L'exploration ou bilan lésionnel recherche

  • le niveau supérieur de l'incision muqueuse ( col, culs de sac , …)

  • une atteinte de l'appareil sphinctérien

  • une lésion contro-latérale

  • une lésion des petites lèvres ou de la région clitoridienne

La technique de réparation la plus couramment employée est la réparation en 3 plans,

  • Elle doit être rigoureuse, anatomique ( bord à bord ) et soignée avec des antiseptiques à tous les temps

  • Mise en place d'un tampon vaginal pour retenir l'écoulement sanguin issu du col,

  • Suture vaginale (plan muqueux) en écartant les parois vaginales avec 2 doigts en V. Commencer par un point à l'angle supérieur de la plaie vaginale puis la suture est conduite de haut en bas par un surjet avec du Vicryl 2/0 ou 3/0 rapide pour se terminer à la jonction cutanéo-muqueuse ( plus exactement aux débris hyménéaux ),

  • Suture du plan musculaire avec plusieurs points simples de vicryl 0 ou 1 suffisamment serrés pour bien affronter mais pas trop pour ne pas couper, et avec une grande aiguille (>36 mm) afin de prendre largement les faisceaux musculaires

suture du plan cutané en insistant sur la congruence. Commencer par l'angle inférieur para-anal ; puis faire un surjet ou des points séparés ( Vicryl rapide 3/0 ou Ethilon 2/0 non résorbable).

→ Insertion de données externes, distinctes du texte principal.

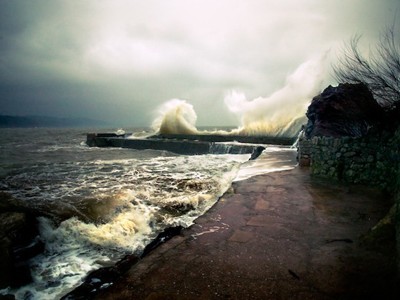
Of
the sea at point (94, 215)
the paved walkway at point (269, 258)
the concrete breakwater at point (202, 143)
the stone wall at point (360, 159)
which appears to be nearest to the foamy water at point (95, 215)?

Toujours terminer par le dernier point au niveau de la fourchette ( Vicryl 2/0 rapide ) sous les reliefs hyménéaux ; si ce point est mal fait, c'est la porte aux abcès et / ou à une dyspareunie ( cri de la femme au premier rapport après l'accouchement )

En fin d'intervention :

  • Vérifier l'hémostase

  • Enlever le tampon repère

  • Vérifier le globe utérin et les saignements

  • Au moindre doute faire un toucher rectal de contrôle pour s'assurer qu'aucun point n'a transfixié la muqueuse rectale. La découverte d'un fil dans la lumière rectale doit entraîner son ablation immédiate.

  • Faire un compte-rendu opératoire écrit et signé

  • Faire un contrôle en post partum

III- Après l'épisiotomie

Les soins post-opératoires sont essentiels ; ils visent à maintenir le périnée propre et sec:

-Pansements aseptiques évitant l'écoulement des lochies sur la plaie,

-Toilettes périnéales fréquentes suivies d'un séchage soigneux (air chaud par séchoir par exemple ou périnée à l'air libre ),

  • Ablation des fils résorbables le cinquième jour,

  • Pas d'antibiothérapie systématique dans les suites d'une épisiotomie.

  • Lever précoce tout à fait indiqué.

Il y a d'autres variétés d'épisiotomies mais elles ne sont pas ou peu employées en raison de leurs inconvénients :

- épisiotomie médiane en raison du risque de plaie rectale,

- épisiotomie latérale transverse qui coupe le canal de la glande de Bartholin,

- incisions multiples en baïonnette qui donnent de mauvaises cicatrices.

IV- Evolution

Elle dépend directement de la bonne qualité de l'incision, du soin apporté à la suture et des soins post-opératoires : elle est habituellement favorable et donne une cicatrice souple, indolore, à peu près invisible.

Mais il y a parfois des complications :

  • Complications immédiates :
  • douleur liée à l'œdème et à la tension périnéale : elle cède bien aux antalgiques ;

  • désunion des sutures précédée par une phase d'inflammation qui commande l'ablation des fils non résorbables. Elle est suivie de suppuration puis de bourgeonnement et finit toujours par se refermer en laissant une cicatrice de mauvaise qualité.

  • Complications à distance :

cicatrice épaisse, irrégulière, inesthétique qui déforme l'orifice vulvaire qui devient agrandi et déhiscent ou au contraire rétréci, source de dyspareunie (rapport sexuel douloureux). La reprise opératoire est possible mais difficile. Enfin, des complications tardives peuvent se voir : bartholinite kystique, conséquences d'une épisiotomie transverse, elle oblige à l'intervention et enfin greffe d'une endométriose.